But here, things get pretty icky. The upper left and lower right corners are really, really unlikely to appear under normal variation. I mean really, really, really. Those corner points are around 10 standard deviation units (in the 45 degree direction) from the mean. Did I say really, really, really, really unlikely. Like, I dunno, one chance in about 100 sextillion? I mean, the chance of me getting a phone call from Albert Munsell while giving a keynote at the Munsell Centennial Symposium are greater than that.

Summarizing, the method that has been discussed - individually applying standard one dimensional SPC tools to each of the L*, a*, and b* axes individually - can fail to flag data points that are far outside of the normal variability of color. This happens whenever there is a correlation in the variation between any two of the axes. I have demonstrated with real data that such variation is not unlikely, in fact, it is likely to happen when a single pigment is used to create color at hue angles of 45, 135, 225, or 315 degrees.

What to do?

In the figure above, I also added an ellipse as an alternative control limit. All points within the ellipse are considered normal variation, and all points outside the ellipse are an indication of something weird happening. I would argue that the elliptical control limit is far more accurate than the box.

If we rotated the axes in the L*b* scatter plot of cyan by 44 degrees counter-clockwise, we have an ellipse that is perpendicular to the new horizontal and vertical axes. When we look at the points in this new coordinate system, we have rekindled the beauty that we saw in the yellow scatter plot. We can meaningfully look at the variation in the horizontal direction separately from the variation in the vertical direction. From there, we can do the normalization that I spoke of before and compare against the chi-squared distribution. This gives us the elliptical control limit shown below. (Or ellipsoidal, if we take in all three dimensions.)

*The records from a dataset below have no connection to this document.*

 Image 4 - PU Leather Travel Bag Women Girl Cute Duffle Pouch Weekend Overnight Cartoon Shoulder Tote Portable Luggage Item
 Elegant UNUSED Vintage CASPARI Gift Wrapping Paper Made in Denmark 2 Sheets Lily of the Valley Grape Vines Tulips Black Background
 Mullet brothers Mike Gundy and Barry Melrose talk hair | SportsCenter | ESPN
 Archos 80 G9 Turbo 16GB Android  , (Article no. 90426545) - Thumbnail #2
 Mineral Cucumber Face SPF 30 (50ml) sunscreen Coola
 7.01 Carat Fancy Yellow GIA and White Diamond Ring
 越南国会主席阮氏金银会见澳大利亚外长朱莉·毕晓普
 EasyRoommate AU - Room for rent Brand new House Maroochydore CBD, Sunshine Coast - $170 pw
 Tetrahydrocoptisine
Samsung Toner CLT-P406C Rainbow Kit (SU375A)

It all makes sense if we rotate our head half-way on its side

This technique alleviates hitches #1 and #2, and also fixes the not-so-minor hitch #3. But, this all depends on our ability to come up with a way to rotate the L*a*b* coordinates around so that the ellipsoid lies along the axes. Not a simple problem, but I hear someone in the back of the room whispering "principle component analysis". That technique, tied in with singular value decomposition, and eigenvectors and eigenvalues, can tell us how to rotate the coordinates so that the individual components are all uncorrelated.

Wednesday, September 6, 2017

Interpreting color difference data - a practical discussion of the CRF

My avid readers (yes, both of you) will realize that I have been on a mission, a holy quest, for process control of color. The holy grail that I seek is a technique for looking at the color data of a color-making process, and distinguishing between normal and abnormal variations in the process. This is subtly different from setting acceptance tolerances. The first is inward looking, seeking to improve the process. The second is outward-focused, with the ultimate goal of getting paid by a happy customer.

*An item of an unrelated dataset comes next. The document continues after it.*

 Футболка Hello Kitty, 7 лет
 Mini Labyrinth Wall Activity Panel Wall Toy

I'm not talking about getting paid. Unfortunately, getting paid is rarely the outcome of this blog!

In this blog post, I talk about a tool for color geeks. This tool is appropriate for analysis of whether the color is acceptable. I will discuss whether this tool is acceptable for identifying changes in the process. I promise to write about this tool for customer satisfaction later.

Recap of exciting events leading up to this

Just to recap, I wrote a lengthy and boring sequence of blogs on statistical process control of color difference data. The four part series was aptly called Statistical process control of color difference data. (Note that the link is to the first part of the series. For those who tend toward masochism, each of the first three posts have a link to the next in the series, so feel free to indulge.)

The topic for today's blog post is a tool from statistics called the CPDF (cumulative probability density function). At least that's the name that it was given in the stats class that I flunked out of in college. It is also called CPD (cumulative probability distribution), CDF (cumulative distribution function), and in some circles it's affectionately known as Clyde. In the graphic arts standards committee clique, it has gone by the name of CRF (cumulative relative frequency).

I blogged on the CPDF/CPD/CDF/Clyde/CRF before, and by golly, I just realized that I used two of the names in that blog post. This violates rule number 47 in technical writing, which states that you have to be absolutely consistent in your use of technical terms. This is also rule number 7 in patent writing, where it is generally assumed that different words mean different things. I will try to be consistent in calling this tool the CRF. Please forgive me if I slip up and call it Clyde.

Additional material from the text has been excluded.